▸ **Short problem**
Return each line below that contains the word "between", copying those lines in full.

§

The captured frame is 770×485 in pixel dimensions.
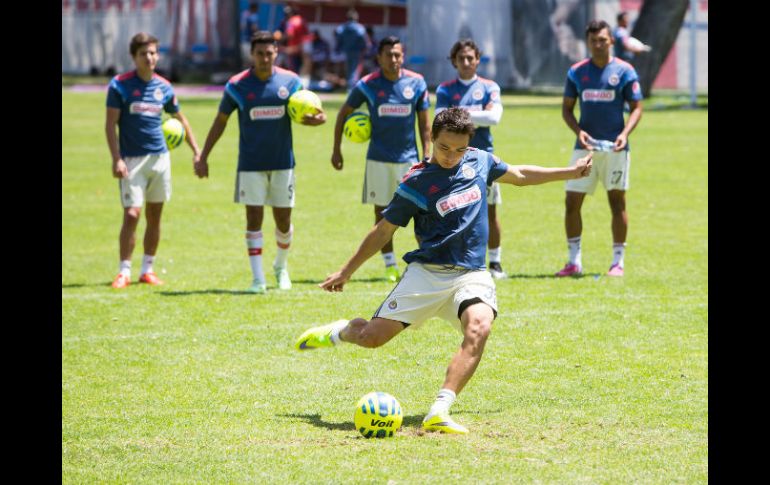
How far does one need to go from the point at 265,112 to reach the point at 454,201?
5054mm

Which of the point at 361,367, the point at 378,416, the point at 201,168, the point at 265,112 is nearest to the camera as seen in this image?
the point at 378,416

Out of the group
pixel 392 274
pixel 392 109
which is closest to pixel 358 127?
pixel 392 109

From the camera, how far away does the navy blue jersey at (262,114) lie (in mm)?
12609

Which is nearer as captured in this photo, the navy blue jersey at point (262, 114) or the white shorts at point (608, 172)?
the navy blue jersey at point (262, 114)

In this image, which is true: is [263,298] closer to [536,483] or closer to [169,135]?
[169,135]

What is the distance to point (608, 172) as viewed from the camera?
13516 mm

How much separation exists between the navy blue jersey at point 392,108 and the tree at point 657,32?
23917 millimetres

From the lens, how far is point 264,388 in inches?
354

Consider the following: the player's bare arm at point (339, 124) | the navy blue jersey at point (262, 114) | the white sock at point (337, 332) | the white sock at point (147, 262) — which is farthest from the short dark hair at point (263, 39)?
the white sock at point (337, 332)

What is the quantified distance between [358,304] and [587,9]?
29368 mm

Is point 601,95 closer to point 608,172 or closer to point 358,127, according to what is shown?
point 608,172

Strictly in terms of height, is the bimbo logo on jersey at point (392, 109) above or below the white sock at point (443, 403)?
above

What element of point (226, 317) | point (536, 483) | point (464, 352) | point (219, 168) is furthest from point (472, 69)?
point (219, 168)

§

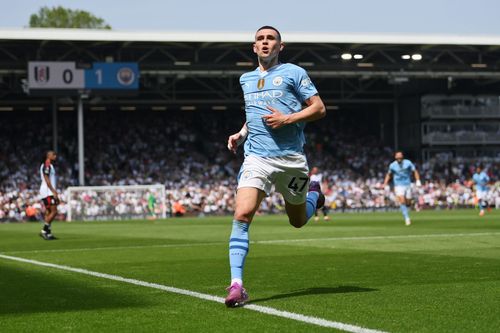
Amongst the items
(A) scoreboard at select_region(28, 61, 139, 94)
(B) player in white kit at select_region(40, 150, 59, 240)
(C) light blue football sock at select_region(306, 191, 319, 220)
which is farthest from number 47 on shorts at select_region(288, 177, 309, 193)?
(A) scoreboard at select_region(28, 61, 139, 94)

§

▸ **Task answer**
How much separation exists between the navy blue jersey at point 392,108 and the tree at point 657,32?
What is the quantified distance between [358,304] and [587,9]?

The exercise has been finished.